Vigilessa uccisa, il gip: «Giampiero Gualandi aveva già in mente l’omicidio della collega Sofia Stefani»

Secondo la ricostruzione del gip di Bologna, l’ex comandante dei vigili era «logorato dalla presenza. nella sua vita della vigilessa». E ha dimostrato una «freddezza non comune»

L’ex comandante della polizia locale Giampiero Gualandi «aveva già in mente l’omicidio» della collega Sofia Stefani, con cui aveva avuto una relazione, quando il 16 maggio si è diretto nella sua stanza al comando di polizia di Anzola, in provincia di Bologna. È quanto ricostruisce il Gip di Bologna Domenico Truppa che lo scorso sabato ha disposto l’arresto in carcere per il 62enne. Stando a quanto riporta il giudice, quel giorno i due avrebbero iniziato a discutere perché lei, di quasi 30 anni più grande di lui, avrebbe insistito per portare avanti la loro relazione. Incapace di gestire la situazione, lui avrebbe tirato fuori la pistola per poi puntarla al volto della donna e sparare. Poi ha chiamato il personale medico del 118 e – sostiene il gip – «ha simulato una tragica fatalità». Una simulazione e non una ricostruzione aderente ai fatti, secondo il giudice, che ha escluso l’ipotesi di un incidente come sostenuto, invece, dal 62enne nel corso dell’interrogatorio.
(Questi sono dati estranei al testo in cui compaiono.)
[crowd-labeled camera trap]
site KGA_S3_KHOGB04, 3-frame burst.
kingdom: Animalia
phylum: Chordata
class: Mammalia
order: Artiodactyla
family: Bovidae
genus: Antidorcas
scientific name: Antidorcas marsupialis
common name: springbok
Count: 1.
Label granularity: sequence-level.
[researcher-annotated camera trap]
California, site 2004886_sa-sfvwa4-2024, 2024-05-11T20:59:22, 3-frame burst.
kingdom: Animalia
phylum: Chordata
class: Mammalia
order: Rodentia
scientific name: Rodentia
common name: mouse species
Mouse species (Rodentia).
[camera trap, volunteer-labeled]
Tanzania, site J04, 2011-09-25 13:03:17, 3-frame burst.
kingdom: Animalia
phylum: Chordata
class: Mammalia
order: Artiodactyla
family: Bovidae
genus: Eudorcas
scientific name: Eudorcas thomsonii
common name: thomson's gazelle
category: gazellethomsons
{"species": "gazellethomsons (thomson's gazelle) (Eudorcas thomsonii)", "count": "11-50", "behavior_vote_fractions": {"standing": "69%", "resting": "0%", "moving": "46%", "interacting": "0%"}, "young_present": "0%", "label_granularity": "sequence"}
I messaggi con la vigilessa

Inoltre, a sostegno dell’ordinanza di custodia cautelare per l’ex comandante di polizia vi sono anche i contenuti dei messaggi che Gualandi si era scambiato con la donna. Da questi, scrive il gip, appare evidente che l’uomo «era una persona logorata dalla presenza nella sua vita della vigilessa». In uno degli sms, il 62enne le aveva scritto: «Non dormo, mangio poco, sono esaurito. Non ho più energia per sopportare la pressione, ansia, nervoso, tensione». E ancora: «Sono esausto, me ne vado via senza dire niente a nessuno, non reggo più nulla». Parole che per il giudice sono indice di quello «stato di esasperazione in cui verosimilmente si è trovato a gestire ben sapendo della visita della Stefani»


«Spiccata pericolosità sociale»

Stando alle ricostruzioni del caso, è emerso che il giorno del delitto Gualandi aveva ritirato l’arma dall’armeria e recuperato la scatola per la pulizia, che è poi stata ritrovata sulla scrivania per motivare la presenza della pistola con manutenzione e pulizia. Il pm e il giudice hanno attribuito all’uomo «una spiccata pericolosità sociale» e il rischio di reiterazione del reato. Da qui la decisione di metterlo agli arresti. «L’utilizzo dell’arma a fronte di soggetto che risultava disarmato esprime una particolare mancanza di controllo e di consapevolezza dell’assoluta incongruità della propria condotta», motiva il gip. «Le inquietanti modalità esecutive dell’azione criminosa poste in essere da Gualandi (che denotano non comune freddezza e disarmante facilità di ricorso all’uso di arma con effetto letale) non lasciano dubbi sulla sussistenza del concreto ed attuale pericolo di reiterazione di fatti analoghi a quelli che per si sta procedendo», conclude.